Y como siempre, llego a la misma conclusión. Viaje a donde viaje, los viajes se nutren de las personas que nos rodean, y de las personas que conocemos en los viajes y nos muestran un poquito de sí mismas. Y resulta que estaba en Paris, y ya era el último día, los chicos del Olivos ya se habían marchado y bueno tan solo quedamos un amigo y yo. Y todos los franceses de Paris claro. Nuestra amiga Delphine estaba en la casa de su amiga María y luego de buscarla íbamos a prepararnos para ir a bailar tango. Estaba muy cansado, pero de ninguna forma me iba a perder de eso. Y resulta que el Chavo me enseño ahí nomas en la calle los pases las posturas básicas, y me mande de una. Entramos y al rato estaba bailando. Torpe en un principio claro, pero divirtiéndome en fin, de a poco soltándome, al fin y al cabo si es algo típico de Argentina probablemente no tener vergüenza y ser caradura debe servir lo mas bien! Me viene como anillo al dedo.

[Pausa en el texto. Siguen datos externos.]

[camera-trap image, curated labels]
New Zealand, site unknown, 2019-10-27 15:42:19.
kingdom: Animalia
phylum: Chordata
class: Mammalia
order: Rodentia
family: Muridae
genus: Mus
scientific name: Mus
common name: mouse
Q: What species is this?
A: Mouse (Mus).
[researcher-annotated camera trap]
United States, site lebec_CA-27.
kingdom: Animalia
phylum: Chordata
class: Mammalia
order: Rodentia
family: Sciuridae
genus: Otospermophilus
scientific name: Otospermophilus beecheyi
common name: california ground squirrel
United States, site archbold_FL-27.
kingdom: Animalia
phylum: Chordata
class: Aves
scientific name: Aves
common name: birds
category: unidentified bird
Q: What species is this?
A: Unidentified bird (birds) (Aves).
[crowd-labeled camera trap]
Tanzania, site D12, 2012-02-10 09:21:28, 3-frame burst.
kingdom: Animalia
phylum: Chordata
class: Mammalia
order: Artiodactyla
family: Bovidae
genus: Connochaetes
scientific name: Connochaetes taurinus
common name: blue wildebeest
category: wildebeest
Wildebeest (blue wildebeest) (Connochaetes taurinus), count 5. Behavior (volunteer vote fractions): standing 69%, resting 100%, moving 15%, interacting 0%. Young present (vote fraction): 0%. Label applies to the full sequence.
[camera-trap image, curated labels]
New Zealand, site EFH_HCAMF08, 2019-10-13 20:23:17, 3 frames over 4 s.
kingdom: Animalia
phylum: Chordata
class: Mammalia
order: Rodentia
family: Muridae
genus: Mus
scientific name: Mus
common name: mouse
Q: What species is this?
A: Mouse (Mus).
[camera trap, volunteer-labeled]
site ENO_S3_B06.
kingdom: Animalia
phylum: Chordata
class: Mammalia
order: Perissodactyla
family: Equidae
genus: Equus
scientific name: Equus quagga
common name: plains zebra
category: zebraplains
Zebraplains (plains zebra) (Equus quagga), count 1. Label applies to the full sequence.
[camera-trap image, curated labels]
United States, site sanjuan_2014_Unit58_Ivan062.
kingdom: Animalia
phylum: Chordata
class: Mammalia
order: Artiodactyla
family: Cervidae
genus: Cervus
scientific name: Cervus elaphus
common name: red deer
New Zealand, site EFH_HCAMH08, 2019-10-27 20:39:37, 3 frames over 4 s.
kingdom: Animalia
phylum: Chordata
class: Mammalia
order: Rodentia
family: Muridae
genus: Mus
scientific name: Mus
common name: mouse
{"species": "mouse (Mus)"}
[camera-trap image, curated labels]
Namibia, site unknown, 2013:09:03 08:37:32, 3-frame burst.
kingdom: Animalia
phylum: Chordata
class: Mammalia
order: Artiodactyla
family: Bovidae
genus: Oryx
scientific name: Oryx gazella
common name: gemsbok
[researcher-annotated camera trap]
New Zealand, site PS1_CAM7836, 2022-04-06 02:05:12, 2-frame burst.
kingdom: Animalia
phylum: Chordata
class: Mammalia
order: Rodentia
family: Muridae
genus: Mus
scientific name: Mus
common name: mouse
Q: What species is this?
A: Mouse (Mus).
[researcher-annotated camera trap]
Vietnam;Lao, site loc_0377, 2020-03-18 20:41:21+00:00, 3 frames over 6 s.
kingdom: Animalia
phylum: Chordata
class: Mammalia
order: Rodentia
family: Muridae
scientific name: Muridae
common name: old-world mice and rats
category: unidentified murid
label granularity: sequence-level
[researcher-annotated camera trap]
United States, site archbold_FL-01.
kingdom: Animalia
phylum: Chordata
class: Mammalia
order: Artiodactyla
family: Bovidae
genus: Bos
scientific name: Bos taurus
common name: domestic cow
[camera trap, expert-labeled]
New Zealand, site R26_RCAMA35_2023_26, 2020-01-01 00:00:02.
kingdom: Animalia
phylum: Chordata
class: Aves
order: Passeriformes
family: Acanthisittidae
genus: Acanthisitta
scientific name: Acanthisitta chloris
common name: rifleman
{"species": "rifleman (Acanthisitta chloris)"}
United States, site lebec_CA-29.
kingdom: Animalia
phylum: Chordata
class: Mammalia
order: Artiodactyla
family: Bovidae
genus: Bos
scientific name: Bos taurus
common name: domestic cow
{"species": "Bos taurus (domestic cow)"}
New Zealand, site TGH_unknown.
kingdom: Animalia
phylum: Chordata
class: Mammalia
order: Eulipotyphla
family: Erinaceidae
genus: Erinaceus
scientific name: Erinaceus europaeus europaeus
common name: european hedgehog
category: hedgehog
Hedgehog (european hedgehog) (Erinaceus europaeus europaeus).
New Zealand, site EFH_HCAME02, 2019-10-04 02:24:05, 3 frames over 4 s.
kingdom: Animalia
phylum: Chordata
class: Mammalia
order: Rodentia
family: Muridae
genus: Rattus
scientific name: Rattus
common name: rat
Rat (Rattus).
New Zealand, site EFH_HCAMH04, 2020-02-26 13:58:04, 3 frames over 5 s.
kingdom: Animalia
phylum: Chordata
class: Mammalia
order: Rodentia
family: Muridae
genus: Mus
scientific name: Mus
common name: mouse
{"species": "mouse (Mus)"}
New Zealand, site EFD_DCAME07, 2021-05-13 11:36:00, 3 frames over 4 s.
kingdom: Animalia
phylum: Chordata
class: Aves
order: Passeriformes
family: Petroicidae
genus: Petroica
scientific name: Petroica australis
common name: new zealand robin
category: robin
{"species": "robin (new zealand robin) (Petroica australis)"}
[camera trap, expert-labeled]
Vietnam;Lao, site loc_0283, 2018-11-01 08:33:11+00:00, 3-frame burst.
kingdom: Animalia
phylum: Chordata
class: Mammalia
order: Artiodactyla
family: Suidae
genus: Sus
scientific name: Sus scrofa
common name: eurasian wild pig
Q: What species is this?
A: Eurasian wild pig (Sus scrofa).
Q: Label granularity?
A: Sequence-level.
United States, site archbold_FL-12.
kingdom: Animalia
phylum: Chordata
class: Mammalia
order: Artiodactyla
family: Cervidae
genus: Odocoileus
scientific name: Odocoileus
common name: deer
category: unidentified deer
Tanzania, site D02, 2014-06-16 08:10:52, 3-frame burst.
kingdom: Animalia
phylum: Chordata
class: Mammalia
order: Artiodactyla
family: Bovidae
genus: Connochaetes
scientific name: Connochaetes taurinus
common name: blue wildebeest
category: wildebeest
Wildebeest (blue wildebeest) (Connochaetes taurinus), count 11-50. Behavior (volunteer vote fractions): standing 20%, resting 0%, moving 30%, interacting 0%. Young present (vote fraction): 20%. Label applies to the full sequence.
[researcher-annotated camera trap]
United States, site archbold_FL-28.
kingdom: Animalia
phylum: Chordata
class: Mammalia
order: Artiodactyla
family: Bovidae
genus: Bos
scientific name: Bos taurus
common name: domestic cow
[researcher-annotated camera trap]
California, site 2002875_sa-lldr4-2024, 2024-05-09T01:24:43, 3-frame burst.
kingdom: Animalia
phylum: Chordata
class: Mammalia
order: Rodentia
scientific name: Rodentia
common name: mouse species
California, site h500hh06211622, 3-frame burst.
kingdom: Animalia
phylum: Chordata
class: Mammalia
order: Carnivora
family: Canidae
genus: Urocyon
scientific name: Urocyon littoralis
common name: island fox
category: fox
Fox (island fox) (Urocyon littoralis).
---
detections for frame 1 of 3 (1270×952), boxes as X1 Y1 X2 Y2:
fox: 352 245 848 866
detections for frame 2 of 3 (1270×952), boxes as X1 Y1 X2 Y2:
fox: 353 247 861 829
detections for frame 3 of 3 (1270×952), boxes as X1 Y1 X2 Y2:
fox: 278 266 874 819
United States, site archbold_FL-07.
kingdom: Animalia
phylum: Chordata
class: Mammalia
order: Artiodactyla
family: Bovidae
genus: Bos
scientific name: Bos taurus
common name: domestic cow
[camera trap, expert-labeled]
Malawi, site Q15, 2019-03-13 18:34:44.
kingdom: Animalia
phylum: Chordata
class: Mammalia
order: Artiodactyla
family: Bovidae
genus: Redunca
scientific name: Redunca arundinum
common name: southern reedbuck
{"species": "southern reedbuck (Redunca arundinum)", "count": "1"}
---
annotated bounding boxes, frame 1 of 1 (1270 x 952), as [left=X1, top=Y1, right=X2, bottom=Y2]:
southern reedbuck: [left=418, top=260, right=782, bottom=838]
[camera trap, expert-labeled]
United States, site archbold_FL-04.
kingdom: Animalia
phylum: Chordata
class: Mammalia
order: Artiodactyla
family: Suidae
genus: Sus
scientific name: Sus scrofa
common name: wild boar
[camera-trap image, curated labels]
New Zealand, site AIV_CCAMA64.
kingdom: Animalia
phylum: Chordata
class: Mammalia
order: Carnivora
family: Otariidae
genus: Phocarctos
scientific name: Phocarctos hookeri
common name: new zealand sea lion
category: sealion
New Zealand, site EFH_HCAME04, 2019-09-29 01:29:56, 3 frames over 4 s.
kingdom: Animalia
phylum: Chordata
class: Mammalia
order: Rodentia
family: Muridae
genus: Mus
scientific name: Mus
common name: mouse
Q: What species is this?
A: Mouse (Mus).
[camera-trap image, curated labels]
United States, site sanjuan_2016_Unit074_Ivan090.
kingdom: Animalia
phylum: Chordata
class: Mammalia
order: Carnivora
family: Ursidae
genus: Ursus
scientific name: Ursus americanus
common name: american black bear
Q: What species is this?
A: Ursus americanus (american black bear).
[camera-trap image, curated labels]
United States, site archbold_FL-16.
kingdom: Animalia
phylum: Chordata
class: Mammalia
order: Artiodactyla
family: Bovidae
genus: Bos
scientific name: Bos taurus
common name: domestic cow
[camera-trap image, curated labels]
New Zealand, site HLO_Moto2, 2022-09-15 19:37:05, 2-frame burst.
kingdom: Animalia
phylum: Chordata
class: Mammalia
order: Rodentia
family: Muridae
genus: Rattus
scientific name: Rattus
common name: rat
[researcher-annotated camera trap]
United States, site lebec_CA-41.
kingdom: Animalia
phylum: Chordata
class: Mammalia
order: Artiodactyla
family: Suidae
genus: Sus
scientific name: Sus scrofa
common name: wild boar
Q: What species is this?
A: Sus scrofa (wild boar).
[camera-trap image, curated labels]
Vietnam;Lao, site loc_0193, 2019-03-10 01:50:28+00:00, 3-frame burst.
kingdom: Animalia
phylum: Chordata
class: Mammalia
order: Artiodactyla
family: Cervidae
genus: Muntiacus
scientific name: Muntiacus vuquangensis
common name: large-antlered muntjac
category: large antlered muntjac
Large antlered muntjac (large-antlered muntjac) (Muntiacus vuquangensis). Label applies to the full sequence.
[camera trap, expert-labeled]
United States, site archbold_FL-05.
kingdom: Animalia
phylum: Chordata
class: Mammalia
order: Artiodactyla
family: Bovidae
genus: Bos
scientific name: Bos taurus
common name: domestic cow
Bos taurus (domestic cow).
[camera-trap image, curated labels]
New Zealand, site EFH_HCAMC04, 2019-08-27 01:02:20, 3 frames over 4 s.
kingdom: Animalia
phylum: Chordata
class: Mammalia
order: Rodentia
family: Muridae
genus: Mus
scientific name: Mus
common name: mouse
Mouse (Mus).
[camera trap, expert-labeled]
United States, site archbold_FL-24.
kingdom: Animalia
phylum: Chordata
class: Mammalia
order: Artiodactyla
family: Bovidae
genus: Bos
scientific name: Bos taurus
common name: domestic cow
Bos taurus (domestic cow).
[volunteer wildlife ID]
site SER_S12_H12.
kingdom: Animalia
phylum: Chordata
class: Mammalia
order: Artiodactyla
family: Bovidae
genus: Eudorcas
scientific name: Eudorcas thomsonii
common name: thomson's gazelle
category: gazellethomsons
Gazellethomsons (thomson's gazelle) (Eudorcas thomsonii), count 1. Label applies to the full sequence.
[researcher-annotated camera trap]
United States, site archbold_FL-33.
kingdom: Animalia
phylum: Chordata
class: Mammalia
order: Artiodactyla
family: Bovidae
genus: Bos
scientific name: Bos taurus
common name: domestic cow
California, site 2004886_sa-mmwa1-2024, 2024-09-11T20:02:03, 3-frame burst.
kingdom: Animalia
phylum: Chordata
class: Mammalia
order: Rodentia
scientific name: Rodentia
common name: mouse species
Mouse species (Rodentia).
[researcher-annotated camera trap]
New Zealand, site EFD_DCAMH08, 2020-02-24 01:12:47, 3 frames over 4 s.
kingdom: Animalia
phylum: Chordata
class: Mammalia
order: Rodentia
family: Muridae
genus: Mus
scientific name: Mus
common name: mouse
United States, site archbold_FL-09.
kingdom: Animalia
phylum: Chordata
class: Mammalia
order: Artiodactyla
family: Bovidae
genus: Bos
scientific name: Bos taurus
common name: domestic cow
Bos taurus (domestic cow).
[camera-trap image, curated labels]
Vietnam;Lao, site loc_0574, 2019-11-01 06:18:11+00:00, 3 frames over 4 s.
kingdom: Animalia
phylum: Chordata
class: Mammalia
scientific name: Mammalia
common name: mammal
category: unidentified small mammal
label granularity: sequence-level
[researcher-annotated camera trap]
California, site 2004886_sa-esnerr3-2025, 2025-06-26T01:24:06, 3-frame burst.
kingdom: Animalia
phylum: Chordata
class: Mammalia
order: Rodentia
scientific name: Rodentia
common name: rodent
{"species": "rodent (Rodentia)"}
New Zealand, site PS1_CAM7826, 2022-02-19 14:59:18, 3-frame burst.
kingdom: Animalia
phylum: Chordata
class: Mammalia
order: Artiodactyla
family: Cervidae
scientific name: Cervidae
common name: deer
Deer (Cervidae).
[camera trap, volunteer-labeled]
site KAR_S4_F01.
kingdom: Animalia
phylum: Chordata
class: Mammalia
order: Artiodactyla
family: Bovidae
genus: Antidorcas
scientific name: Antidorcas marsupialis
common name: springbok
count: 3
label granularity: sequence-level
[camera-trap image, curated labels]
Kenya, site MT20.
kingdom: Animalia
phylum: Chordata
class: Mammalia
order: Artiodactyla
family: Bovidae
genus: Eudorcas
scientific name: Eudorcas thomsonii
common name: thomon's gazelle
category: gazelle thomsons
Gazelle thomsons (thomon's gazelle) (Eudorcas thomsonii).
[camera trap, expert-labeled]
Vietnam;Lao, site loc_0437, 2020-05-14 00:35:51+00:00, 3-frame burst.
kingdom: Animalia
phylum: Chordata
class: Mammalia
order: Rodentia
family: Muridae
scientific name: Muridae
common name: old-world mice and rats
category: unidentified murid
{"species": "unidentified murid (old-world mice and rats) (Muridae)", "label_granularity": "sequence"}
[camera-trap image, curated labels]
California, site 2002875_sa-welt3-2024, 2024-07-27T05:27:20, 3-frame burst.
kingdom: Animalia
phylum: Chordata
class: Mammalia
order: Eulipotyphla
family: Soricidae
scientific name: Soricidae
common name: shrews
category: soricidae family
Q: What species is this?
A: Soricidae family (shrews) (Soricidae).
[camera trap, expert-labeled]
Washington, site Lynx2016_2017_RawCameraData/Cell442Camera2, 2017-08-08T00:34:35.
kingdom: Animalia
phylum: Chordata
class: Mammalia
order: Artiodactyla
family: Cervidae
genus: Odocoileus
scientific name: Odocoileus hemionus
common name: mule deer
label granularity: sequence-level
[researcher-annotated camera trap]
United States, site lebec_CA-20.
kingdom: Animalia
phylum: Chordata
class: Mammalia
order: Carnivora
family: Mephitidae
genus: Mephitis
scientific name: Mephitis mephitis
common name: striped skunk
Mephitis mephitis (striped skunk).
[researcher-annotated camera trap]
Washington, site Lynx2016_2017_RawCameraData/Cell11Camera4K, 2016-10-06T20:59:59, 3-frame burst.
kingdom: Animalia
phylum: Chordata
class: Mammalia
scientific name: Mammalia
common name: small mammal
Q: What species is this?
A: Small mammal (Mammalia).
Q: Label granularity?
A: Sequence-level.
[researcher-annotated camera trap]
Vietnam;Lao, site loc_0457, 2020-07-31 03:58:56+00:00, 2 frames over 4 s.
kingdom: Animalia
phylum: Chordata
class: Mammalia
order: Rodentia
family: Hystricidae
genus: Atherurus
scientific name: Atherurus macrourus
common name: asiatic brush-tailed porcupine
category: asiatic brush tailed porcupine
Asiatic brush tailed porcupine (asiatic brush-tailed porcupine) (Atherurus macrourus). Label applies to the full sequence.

Termino la milonga y los dos organizadores nos invitaron a tomar algo… nunca me imagine que iba a conocer dos personas tan geniales.
Por un lado estaba Angélica, una mujer de 60 años que había bebido unas copas de más y no paraba de reírse y de halagar a los Argentinos y todas nuestras formas, se sentía muy bien claro… Y después estaba Matías, quien nos estaba invitando a un vino súper bueno, y quien nos empezó a explicar sobre sus sabores, sus orígenes y todo tipo de cosas, así sin pedir nada a cambio, como suelo hacer yo. Me sentí muy identificado desde un principio. Delphine nuestra amiga escuchaba con atención o intercambiaba alguna idea con Angélica mientras tanto.
La charla continuo de aquí para allá hasta que tocamos un tema genial. Comenzamos a hablar de lo bueno que es consumir las cosas de la naturaleza, y de lo mucho que ha andado el hombre sin darse cuenta de todo lo que ha destruido y dejado en el camino, no teniendo solución alguna muchas de las cosas. Luego pasamos a tocar otro tema ya tratado muchas veces en mi cabeza, en este blog y demás. El hecho de hacer las cosas con pasión versus seguir la rutina del día a día y caminar sin mirar a los costados. Es algo que tanto a Matías como a mí nos sorprende increíblemente. Increíblemente también Matías resultaba ser muy optimista sobre estos temas pensando en que la gente puede llegar a cambiar y que si realmente se le explican y muestran estas formas que a nosotros tanto nos dan resultados estos las pueden llegar a adoptar y a generar grandes cambios. La verdad es que mi fe falla y se doblega un poco en este punto. Pero tal vez me equivoque, y ojala así sea, pudiendo haber esperanza por sobre todas las cosas. Pero es que veo a las personas tan automatizadas y tan metidas en su mundo día a día que me resulta difícil imaginarme a estas saliendo de sus rutinas y círculos diarios para poder contribuir con el resto del mundo que los rodea y del cual hicieron oídos sordos toda su vida…
En fin volviendo al tema, que increíble que es recorrer una ciudad a través de las personas que viven en ella y a través de sus pensamientos y de su forma de ver el mundo.